Dr. Jean Coppola, a faculty member at Pace University, has become a recognized leader in the emerging field of gerontechnology research, defined as the study of technology to promote the cognitive health of older adults, and has won numerous awards, received significant press coverage, and granted modest research monies for her work.
Jean is a dedicated member of the St. Francis Prep Alumni Board from the Class of 1982 and recently became one of the first members of the Pace University Community to receive the Jefferson Bronze Medal Award for sustained commitment to community service. The Jefferson Awards for Public Service were created "to recognize and honor individuals whose community volunteer efforts best exemplify dedication to enhancing the quality of life in their community." The Jefferson Awards for Public Service program recognizes high profile individuals at the national level as well as those who make significant contributions locally.
Last week, she, along with representatives from the other organizations that comprise the Consortium for Multi-faceted Gerontechnology Research located in Westchester County, received the 2009 Mind Alert Award for General Mental Fitness. Specifically, the award recognizes the research program in intergenerational computing that was conceived and implemented by Dr. Coppola. Begun in 2005, the program was designed to bridge the "digital divide" between older adults by enabling them to access and use computer technology. To learn more, go to Research Team Recognized for Work in Gerontechnology.
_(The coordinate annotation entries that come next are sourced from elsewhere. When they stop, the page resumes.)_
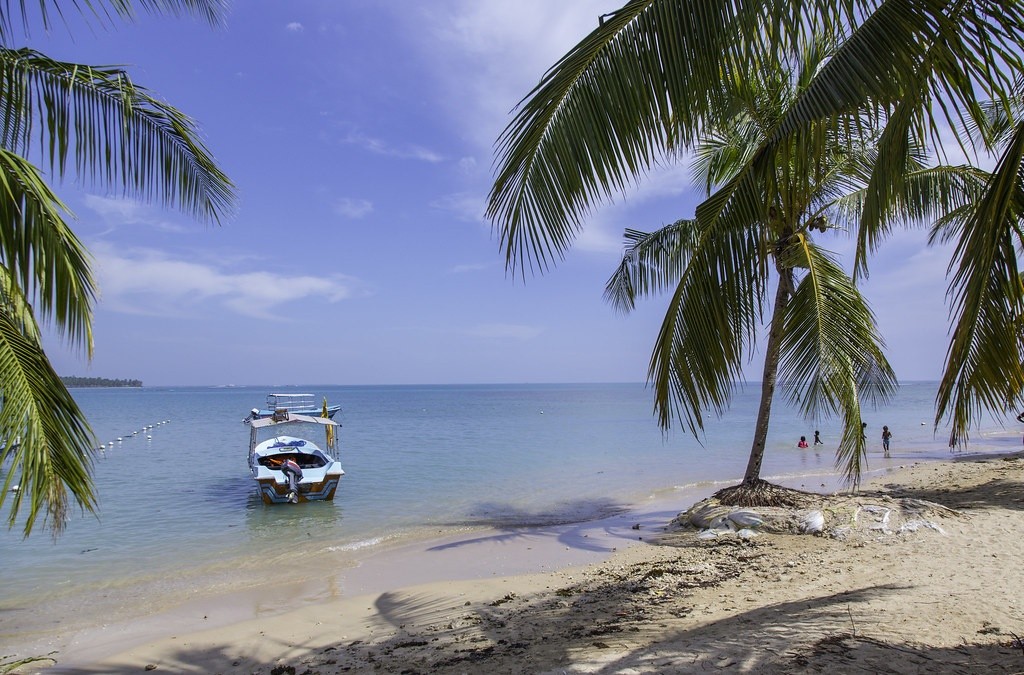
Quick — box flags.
[322,399,334,447]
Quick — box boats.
[241,407,346,505]
[241,394,342,424]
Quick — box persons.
[269,454,319,466]
[862,422,867,440]
[798,436,808,447]
[814,430,823,445]
[882,425,892,451]
[1017,412,1024,443]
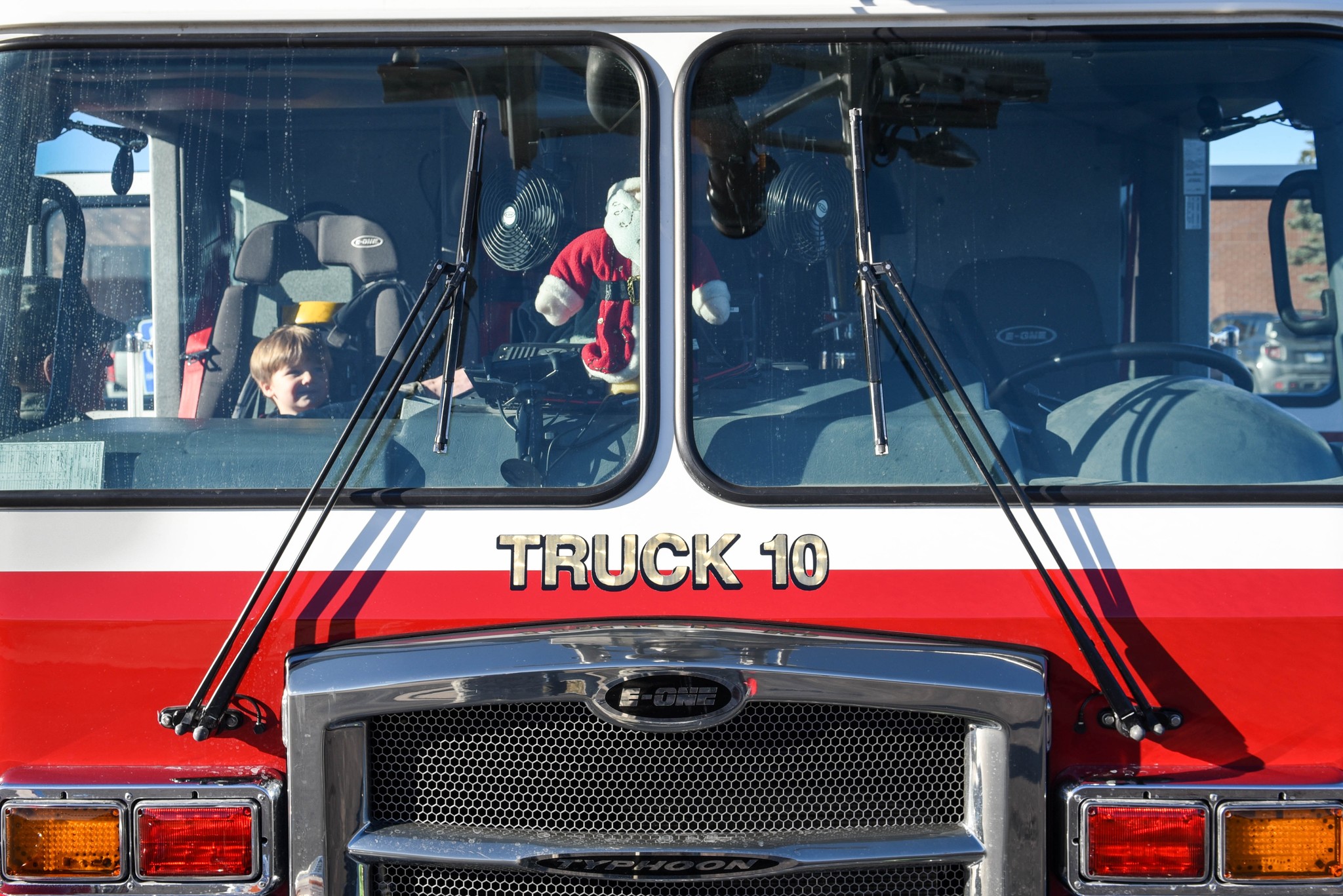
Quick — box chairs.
[191,214,409,420]
[948,252,1127,421]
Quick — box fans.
[476,158,571,276]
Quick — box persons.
[9,275,474,433]
[250,322,332,419]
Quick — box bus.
[21,171,250,418]
[3,1,1341,896]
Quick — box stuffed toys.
[533,177,731,386]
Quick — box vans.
[1206,309,1335,399]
Dr. Coppola also teaches Intergenerational Computing, an offering open to all Pace undergraduates that satisfies the civic engagement requirement of the Core Curriculum. After receiving instruction in social gerontechnology and in how to instruct older adults, students go out into the community and teach seniors on a one-on-one basis how to access the Internet, send e-mail, and search the Web for medical and financial information and more.
Sparked by Dr. Coppola's contagious enthusiasm for teaching seniors new skills that broaden their horizons and keep them "connected," both the undergraduates and the seniors thrive. Pace students gain real satisfaction from helping others and often extend their involvement beyond their initial experience. Recently, two Pace undergraduate students who had completed the course, placed first in a competition to develop a prototype of livable and affordable housing for senior citizens sponsored by Westchester County. Two others, Pace graduate students in one of Dr. Coppola's Educational Technology courses, received the CASE Award for their work in assistive technology to aid people with physical handicaps as well as the elderly.
Dr. Coppola's love of the work she does is boundless and the impact she has had on her students at Pace University and members of the community is profound. She is truly the embodiment of what The Jefferson Awards stand for.
After the this news was made public, Jean told St. Francis Prep's Principal, Brother Leonard Conway, O.S.F., "I credit my service energies to my Franciscan training and the many mentors at Prep who always taught me to be of service to others."
Jean brings a true Franciscan spirit to her personal and professional life and the St. Francis Prep "family" is fortunate to have her as a member. Congratulations, Jean, on this well deserved award!
Heartfelt congratulations! It is wonderful to see you get this recognition for your achievements, so well deserved. The Prep community and your fellow boardmembers have long known and admired your dedication and passion, how nice that others do also.